## [CONSIGNES]
1. Répondez aux questions suivantes d'après le texte sur la musique de MISSION : IMPOSSIBLE 3.
(a) Quel compositeur figure en dernier dans la liste qui ouvre le texte ?
(b) Quelles séries J.J. Abrams a-t-il créées avec le destinataire ?
(c) Qui se fera un plaisir de publier les informations si la mission est accomplie avec brio ?
2. Poursuivez le texte sur la musique de MISSION : IMPOSSIBLE 3 à partir de sa dernière phrase.

## [PASSAGE D'EXERCICE]
═══
Lalo Schiffrin, Robert Drasnin, Jerry Fielding, Gerald Fried, Benny Golson, Richard Markowitz, Neil Argo, John E. Davis, Ron Jones, Danny Elfman, Hans Zimmer : autant de compositeurs de renom qui ont marqué la saga MISSION : IMPOSSIBLE.
Vous venez d’accomplir brillamment votre première mission : reprendre le flambeau de cet impressionnant héritage et aller plus loin encore en composant une musique d’exception pour MISSION : IMPOSSIBLE 3.
Pour vous superviser sur cette mission, vous avez retrouvé votre complice J.J. Abrams, qui a créé avec vous les séries ALIAS et LOST et qui réalise aujourd’hui ce troisième opus cinématographique.
Votre nouvelle mission, si vous l’acceptez, sera de révéler tous les secrets de votre musique aux lecteurs d'Inter-activities : les origines du projet, les détails de la partition et de sa production, les liens avec vos autres musiques, et en particulier avec LOST, dont un cd des plus grands moments de la première saison vient justement de sortir.
Comme toujours, si vous accomplissez cette mission avec brio, le comité de rédaction d'Inter-activities se fera un plaisir de publier ces informations au grand jour.
═══
## [ENTRÉES PRÉSENTÉES]

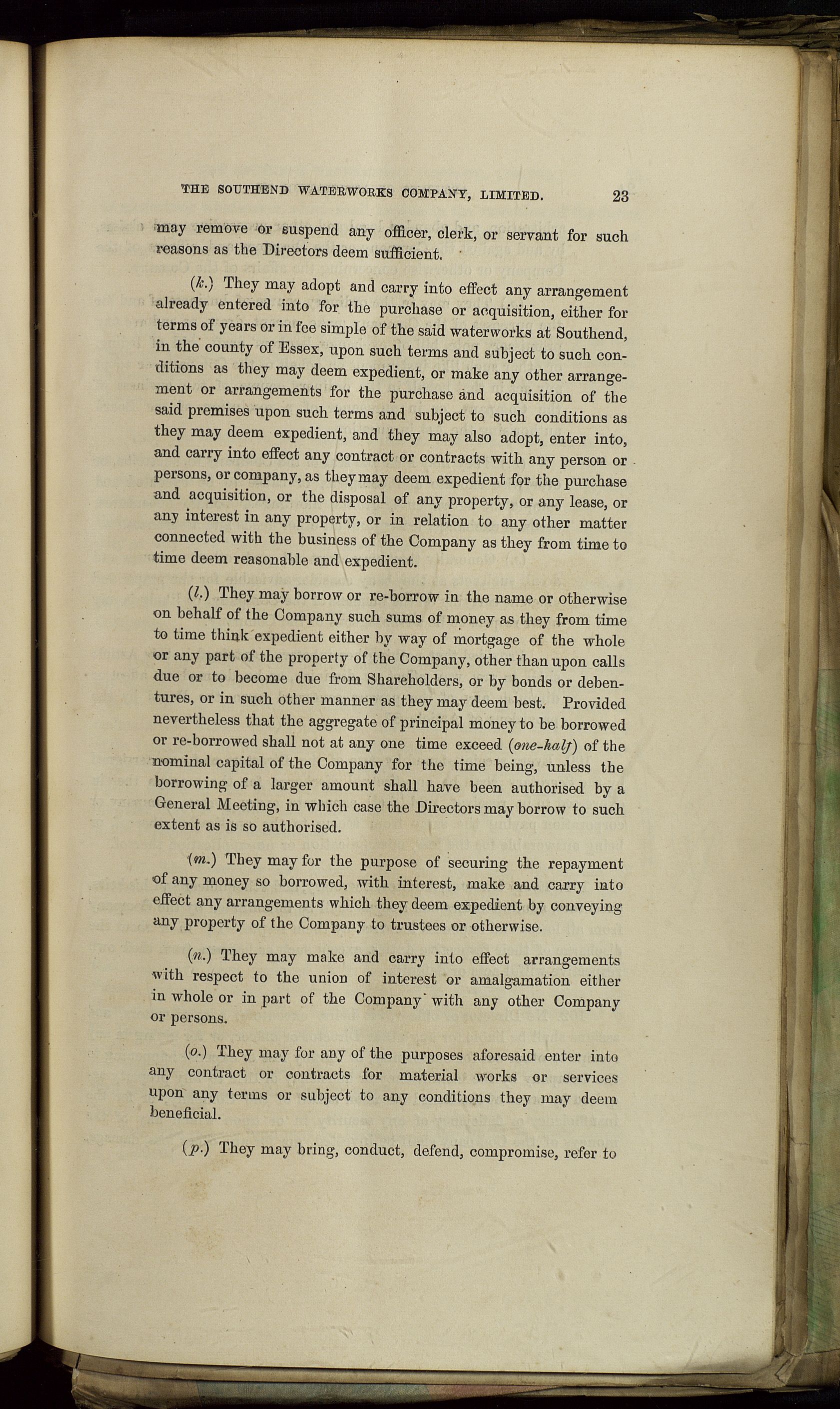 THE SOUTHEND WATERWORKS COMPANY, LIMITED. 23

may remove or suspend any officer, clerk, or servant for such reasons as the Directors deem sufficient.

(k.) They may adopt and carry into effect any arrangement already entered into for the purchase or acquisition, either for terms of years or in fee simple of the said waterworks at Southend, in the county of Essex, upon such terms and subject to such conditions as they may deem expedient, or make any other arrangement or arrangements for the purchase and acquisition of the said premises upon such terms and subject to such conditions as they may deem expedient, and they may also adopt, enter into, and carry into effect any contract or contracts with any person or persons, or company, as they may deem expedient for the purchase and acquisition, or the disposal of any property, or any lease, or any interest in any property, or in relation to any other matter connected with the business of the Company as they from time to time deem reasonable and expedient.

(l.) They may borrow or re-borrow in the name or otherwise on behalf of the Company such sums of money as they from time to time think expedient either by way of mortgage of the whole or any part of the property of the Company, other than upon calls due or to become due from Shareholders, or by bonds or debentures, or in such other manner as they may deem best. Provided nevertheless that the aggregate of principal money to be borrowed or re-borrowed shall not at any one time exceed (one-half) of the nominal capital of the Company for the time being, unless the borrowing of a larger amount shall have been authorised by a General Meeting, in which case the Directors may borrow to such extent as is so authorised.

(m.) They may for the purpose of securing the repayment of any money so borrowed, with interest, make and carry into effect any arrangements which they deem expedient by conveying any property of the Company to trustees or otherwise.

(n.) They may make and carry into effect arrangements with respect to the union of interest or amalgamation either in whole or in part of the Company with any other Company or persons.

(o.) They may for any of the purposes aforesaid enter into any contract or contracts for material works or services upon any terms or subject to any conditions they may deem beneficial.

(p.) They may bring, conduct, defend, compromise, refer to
═══
## [RÉPONSES PAR CONSIGNE]
1.
(a) Hans Zimmer.
(b) ALIAS et LOST.
(c) Le comité de rédaction d'Inter-activities.

2.
Attention : ce document ne s’autodétruira pas dans cinq secondes. C’est l’intro de l’article de Christine & Jérémie. Ce serait trop bête de la supprimer !… »
MISSION : IMPOSSIBLE – 40 ANS APRES…
Le 17 septembre 1966 débutait sur CBS une série d’anthologie à nulle autre pareille, dotée d’intrigues sophistiquées, mettant à l’épreuve les nerfs du public et surtout ses facultés intellectuelles. Une série inédite dans laquelle les héros piègent avec une habileté machiavélique une stupéfiante brochette de « méchants » dans des joutes à rebondissements si serrées que la moindre seconde d’inattention plonge le téléspectateur dans une perplexité infinie.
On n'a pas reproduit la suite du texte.